The Lord said to Moses, "Go down at once! Your people, whom you brought up out of the land of Egypt, have acted perversely; they have been quick to turn aside from the way that I commanded them; they have cast for themselves an image of a calf, and have worshiped it and sacrificed to it, and said, `These are your gods, O Israel, who brought you up out of the land of Egypt!'" The Lord said to Moses, "I have seen this people, how stiff-necked they are. Now let me alone, so that my wrath may burn hot against them and I may consume them; and of you I will make a great nation."

But Moses implored the Lord his God, and said, "O Lord, why does your wrath burn hot against your people, whom you brought out of the land of Egypt with great power and with a mighty hand? Why should the Egyptians say, `It was with evil intent that he brought them out to kill them in the mountains, and to consume them from the face of the earth'? Turn from your fierce wrath; change your mind and do not bring disaster on your people.

Remember Abraham, Isaac, and Israel, your servants, how you swore to them by your own self, saying to them, `I will multiply your descendants like the stars of heaven, and all this land that I have promised I will give to your descendants, and they shall inherit it forever.'" And the Lord changed his mind about the disaster that he planned to bring on his people.

Luke 15:1-10

All the tax collectors and sinners were coming near to listen to Jesus. And the Pharisees and the scribes were grumbling and saying, "This fellow welcomes sinners and eats with them."

+---+

Could you repeat the scripture passage above word for word, starting at "But Moses implored" and stopping after "on his people."?

#### Record set
+---+

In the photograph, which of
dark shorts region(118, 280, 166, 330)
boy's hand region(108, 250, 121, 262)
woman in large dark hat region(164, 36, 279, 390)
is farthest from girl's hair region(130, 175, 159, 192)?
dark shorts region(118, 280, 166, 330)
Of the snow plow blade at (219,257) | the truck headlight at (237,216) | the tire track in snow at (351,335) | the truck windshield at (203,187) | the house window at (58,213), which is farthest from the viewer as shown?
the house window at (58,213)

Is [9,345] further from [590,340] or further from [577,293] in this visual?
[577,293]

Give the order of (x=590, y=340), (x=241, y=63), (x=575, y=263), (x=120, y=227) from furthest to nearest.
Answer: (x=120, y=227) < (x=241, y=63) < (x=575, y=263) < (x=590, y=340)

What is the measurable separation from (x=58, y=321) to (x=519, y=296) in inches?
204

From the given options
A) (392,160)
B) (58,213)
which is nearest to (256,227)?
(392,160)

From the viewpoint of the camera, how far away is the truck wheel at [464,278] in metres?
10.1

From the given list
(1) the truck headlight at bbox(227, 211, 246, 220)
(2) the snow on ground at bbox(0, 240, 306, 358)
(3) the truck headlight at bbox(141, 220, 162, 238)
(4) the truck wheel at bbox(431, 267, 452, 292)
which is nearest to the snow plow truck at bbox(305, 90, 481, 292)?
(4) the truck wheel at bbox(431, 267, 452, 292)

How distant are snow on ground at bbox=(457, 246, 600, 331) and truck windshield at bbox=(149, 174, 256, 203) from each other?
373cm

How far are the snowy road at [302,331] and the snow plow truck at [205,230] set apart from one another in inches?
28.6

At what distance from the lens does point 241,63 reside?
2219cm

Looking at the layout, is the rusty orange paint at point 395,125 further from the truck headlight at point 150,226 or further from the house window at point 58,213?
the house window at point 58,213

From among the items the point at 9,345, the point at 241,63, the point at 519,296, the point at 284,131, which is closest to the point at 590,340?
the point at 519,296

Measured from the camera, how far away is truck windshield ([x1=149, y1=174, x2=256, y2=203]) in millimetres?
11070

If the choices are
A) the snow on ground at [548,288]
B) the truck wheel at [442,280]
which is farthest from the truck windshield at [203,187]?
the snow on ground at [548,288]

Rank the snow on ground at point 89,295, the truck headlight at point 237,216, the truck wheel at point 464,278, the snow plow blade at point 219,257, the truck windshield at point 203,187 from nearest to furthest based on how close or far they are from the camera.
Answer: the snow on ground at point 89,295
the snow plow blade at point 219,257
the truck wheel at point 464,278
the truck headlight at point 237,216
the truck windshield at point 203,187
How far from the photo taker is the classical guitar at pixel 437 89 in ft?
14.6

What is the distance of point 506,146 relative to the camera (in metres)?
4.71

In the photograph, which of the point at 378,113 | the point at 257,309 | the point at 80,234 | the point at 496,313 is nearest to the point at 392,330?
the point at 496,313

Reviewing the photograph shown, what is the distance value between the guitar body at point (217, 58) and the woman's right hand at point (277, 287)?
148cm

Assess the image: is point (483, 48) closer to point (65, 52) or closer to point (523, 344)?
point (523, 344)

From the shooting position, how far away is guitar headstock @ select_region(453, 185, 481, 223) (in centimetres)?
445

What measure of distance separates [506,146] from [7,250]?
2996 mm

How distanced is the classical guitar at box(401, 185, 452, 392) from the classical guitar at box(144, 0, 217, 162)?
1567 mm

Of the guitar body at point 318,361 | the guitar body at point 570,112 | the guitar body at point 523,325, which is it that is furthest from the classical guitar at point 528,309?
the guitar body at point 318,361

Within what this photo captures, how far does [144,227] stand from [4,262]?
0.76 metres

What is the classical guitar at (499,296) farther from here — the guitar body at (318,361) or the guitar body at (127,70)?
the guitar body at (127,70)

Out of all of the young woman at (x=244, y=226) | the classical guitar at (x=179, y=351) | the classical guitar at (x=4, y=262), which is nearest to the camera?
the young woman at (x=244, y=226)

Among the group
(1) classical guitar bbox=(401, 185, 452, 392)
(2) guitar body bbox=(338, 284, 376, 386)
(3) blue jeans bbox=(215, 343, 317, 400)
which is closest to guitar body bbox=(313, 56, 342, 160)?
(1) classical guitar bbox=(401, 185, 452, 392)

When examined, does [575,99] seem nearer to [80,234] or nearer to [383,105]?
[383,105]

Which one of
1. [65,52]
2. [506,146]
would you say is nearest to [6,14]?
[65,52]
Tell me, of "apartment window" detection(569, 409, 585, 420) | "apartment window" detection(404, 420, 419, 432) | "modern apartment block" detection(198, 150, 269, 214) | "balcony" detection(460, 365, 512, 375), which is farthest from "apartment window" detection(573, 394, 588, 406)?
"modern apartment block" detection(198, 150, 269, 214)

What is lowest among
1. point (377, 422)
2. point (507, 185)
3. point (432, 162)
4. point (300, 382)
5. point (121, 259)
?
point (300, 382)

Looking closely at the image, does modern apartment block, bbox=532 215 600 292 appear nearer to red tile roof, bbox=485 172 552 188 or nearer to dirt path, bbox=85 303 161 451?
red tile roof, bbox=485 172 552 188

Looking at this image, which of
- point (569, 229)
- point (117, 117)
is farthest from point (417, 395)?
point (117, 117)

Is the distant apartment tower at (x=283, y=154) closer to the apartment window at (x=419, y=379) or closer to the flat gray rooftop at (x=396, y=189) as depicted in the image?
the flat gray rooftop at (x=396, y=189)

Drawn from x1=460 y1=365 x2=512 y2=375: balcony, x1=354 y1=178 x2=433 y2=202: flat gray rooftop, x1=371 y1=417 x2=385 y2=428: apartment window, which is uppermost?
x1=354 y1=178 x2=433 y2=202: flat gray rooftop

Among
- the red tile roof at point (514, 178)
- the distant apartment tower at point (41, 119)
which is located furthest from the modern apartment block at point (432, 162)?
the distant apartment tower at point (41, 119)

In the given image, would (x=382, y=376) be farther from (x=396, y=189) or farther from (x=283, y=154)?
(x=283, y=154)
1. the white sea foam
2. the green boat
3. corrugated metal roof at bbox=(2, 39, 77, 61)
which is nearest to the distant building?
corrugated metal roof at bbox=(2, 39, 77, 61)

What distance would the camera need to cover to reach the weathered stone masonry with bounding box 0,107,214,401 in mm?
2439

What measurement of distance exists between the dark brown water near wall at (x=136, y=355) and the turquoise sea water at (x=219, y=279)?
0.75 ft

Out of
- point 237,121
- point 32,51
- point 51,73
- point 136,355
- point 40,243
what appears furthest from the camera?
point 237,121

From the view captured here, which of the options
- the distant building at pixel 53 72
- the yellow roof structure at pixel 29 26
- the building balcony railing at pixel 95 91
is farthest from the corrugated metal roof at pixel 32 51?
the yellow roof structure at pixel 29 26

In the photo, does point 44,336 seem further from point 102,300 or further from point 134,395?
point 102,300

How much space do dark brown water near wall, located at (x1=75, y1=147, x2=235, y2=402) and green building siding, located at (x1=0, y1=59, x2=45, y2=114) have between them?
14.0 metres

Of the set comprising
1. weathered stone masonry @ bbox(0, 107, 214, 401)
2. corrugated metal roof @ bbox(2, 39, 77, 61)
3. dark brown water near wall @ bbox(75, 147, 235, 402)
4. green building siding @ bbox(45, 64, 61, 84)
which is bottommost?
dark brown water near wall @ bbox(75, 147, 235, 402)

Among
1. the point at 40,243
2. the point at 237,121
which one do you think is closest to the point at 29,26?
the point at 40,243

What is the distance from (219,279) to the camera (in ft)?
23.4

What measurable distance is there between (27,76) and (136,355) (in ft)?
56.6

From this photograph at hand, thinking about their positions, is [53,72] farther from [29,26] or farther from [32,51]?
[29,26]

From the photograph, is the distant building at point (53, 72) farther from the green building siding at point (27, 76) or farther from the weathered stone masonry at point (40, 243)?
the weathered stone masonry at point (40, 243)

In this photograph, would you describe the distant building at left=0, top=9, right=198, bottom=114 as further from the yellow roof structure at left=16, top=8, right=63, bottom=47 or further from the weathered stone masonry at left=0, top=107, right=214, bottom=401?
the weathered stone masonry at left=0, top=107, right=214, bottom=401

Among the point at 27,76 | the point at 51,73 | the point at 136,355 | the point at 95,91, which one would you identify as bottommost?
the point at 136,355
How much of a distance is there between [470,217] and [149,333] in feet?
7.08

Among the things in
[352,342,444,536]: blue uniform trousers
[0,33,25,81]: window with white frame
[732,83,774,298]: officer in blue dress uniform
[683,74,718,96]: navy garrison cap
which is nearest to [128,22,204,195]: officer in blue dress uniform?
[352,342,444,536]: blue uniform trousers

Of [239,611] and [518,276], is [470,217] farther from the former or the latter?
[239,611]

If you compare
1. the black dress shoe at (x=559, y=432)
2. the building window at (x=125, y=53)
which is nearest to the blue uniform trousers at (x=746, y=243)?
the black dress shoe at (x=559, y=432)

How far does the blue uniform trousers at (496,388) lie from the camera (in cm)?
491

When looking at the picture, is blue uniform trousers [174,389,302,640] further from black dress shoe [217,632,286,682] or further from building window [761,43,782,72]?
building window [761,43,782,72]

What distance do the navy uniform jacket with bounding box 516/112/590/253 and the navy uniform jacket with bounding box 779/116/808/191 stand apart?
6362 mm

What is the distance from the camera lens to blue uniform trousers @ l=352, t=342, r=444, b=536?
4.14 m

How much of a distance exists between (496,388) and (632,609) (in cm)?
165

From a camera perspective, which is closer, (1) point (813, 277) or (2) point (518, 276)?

+---+

#### Answer to the exercise
But Moses implored the Lord his God, and said, "O Lord, why does your wrath burn hot against your people, whom you brought out of the land of Egypt with great power and with a mighty hand? Why should the Egyptians say, `It was with evil intent that he brought them out to kill them in the mountains, and to consume them from the face of the earth'? Turn from your fierce wrath; change your mind and do not bring disaster on your people.

Remember Abraham, Isaac, and Israel, your servants, how you swore to them by your own self, saying to them, `I will multiply your descendants like the stars of heaven, and all this land that I have promised I will give to your descendants, and they shall inherit it forever.'" And the Lord changed his mind about the disaster that he planned to bring on his people.